California’s bill has no safeguards against elder abuse or for those who change their minds
DREDF Board Member Ann Cupolo–Freeman’s OpEd published in the Modesto Bee on January 31, 2015
On the surface, if you only consider the wishes of a single individual, assisted suicide legislation might seem reasonable, and the media flurry surrounding the case of Brittany Maynard has made it seem that way.
But it is important to look at the significant dangers of legalizing assisted suicide as public policy for all Californians, particularly those who might not have a strong support system; access to health care, palliative care and hospice; or the benefit of a loving, caring family.

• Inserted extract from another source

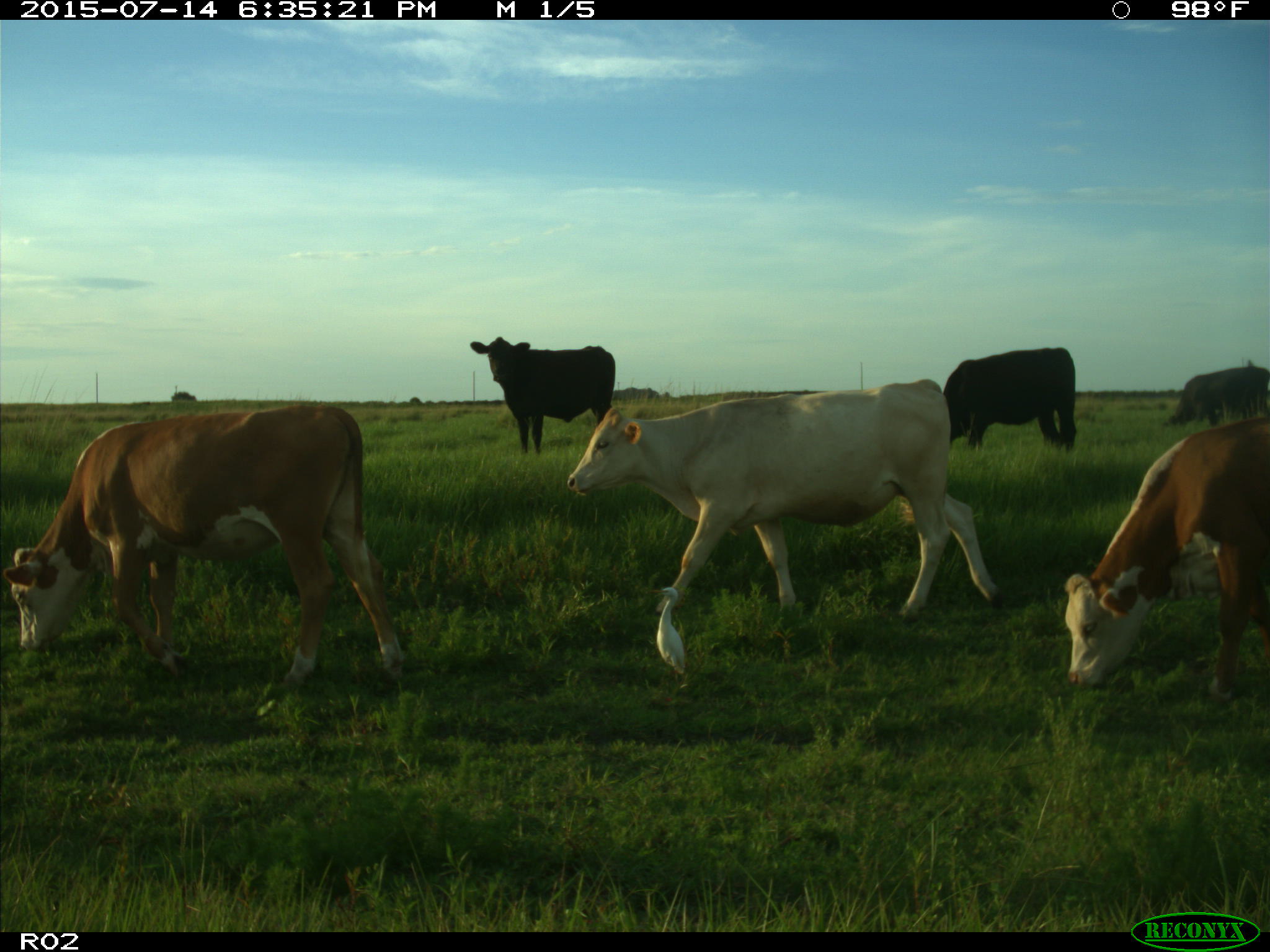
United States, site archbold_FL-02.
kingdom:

Assisted suicide legislation has many unintended consequences that can impact the vast majority of us.
As a former hospital social worker for many years, my primary concern is for individuals who might feel pressured into ending their lives. Elder abuse in the United States is rampant, and the vast majority of the perpetrators are family members. I have worked with wonderful, supportive family members, but not all that I have worked with were like this. Some were abusive and stole money from their disabled and elderly relatives.
Nothing in the proposed assisted suicide law protects patients when family pressures, whether financial or emotional, distort the ill person’s choice. And nothing prevents an heir, who stands to benefit from the patient’s death, from helping the patient sign up for the lethal dose.
No assisted suicide “safeguard” can ever protect against coercion. In this era of managed care, will those living with a disability and the seriously ill be more likely offered lethal prescriptions in place of medical treatment? A prescription for 100 Seconal tablets costs far less than most medical treatments, especially considering the cost of long-term care for someone living with a disability.
This scenario has already become a reality in Oregon, where assisted suicide is legal.
The oncologist for cancer patient Barbara Wagner prescribed a specific chemotherapy to extend her life, which was her choice. Her insurance provider, Oregon’s state-run health plan, denied coverage of the treatment but offered, in writing, to pay for her assisted suicide. The same thing happened to Randy Stroup, also of Oregon. When assisted suicide is legal, it becomes just another treatment option.
Would you trust an insurance company to “do the right thing” or the cheapest thing for their bottom line?
In California’s Death with Dignity bill, there is no oversight after the lethal dose of barbiturates is picked up from the pharmacy and no requirement for an outside witness to be present when the deadly drugs are taken. There would be no one there to know whether or not a patient changes her mind or decides that she isn’t ready to die. There would be no one there to know if the individual has taken the pills on her own or if someone else put the lethal dose in a feeding tube.
There are many key opponents to legalizing assisted suicide. These include the American Medical Association, the World Health Organization, the American College of Physicians, the National Hospice and Palliative Care Organization, the American Cancer Society and the League of United Latin American Citizens.
Assisted suicide is bad medicine for California and puts too many people at risk.
Ann Cupolo–Freeman is a retired licensed clinical social worker and medical social worker who lives in Albany and is member of the board of directors of the Disability Rights Education & Defense Fund Inc.